*** Opening of INFORMATION PROVIDED ***

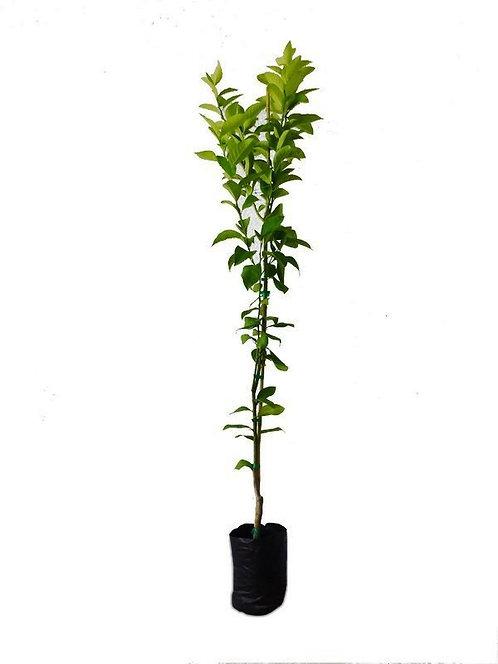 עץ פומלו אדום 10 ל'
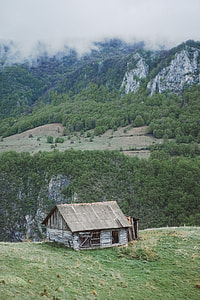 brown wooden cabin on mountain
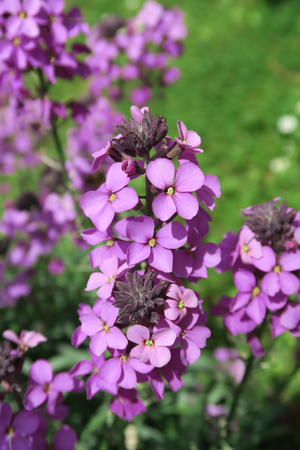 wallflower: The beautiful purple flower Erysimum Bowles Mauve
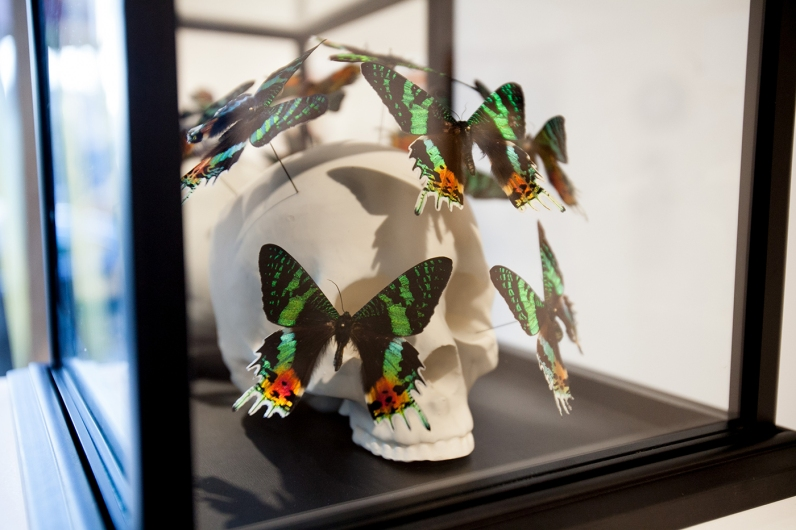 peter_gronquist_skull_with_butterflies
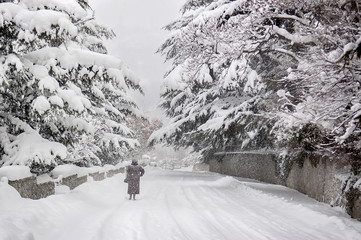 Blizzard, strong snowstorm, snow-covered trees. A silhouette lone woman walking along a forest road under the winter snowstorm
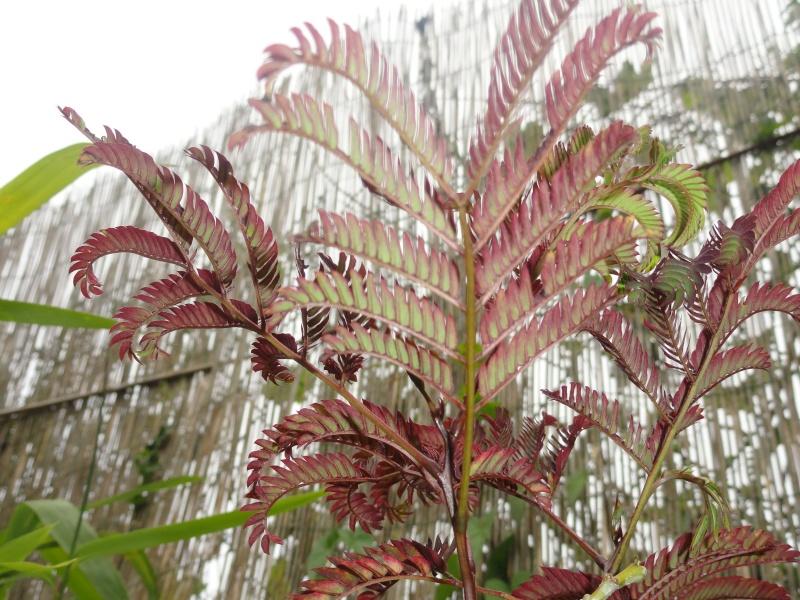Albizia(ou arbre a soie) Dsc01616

*** Close of INFORMATION PROVIDED ***

[EXERCISE GOAL] Pictures stay out; reproduce exactly the lines from the one containing "peter_gronquist_skull_with_butterflies" through the last line of the listing, both included.

[TASK OUTPUT]
 peter_gronquist_skull_with_butterflies
 Blizzard, strong snowstorm, snow-covered trees. A silhouette lone woman walking along a forest road under the winter snowstorm
Albizia(ou arbre a soie) Dsc01616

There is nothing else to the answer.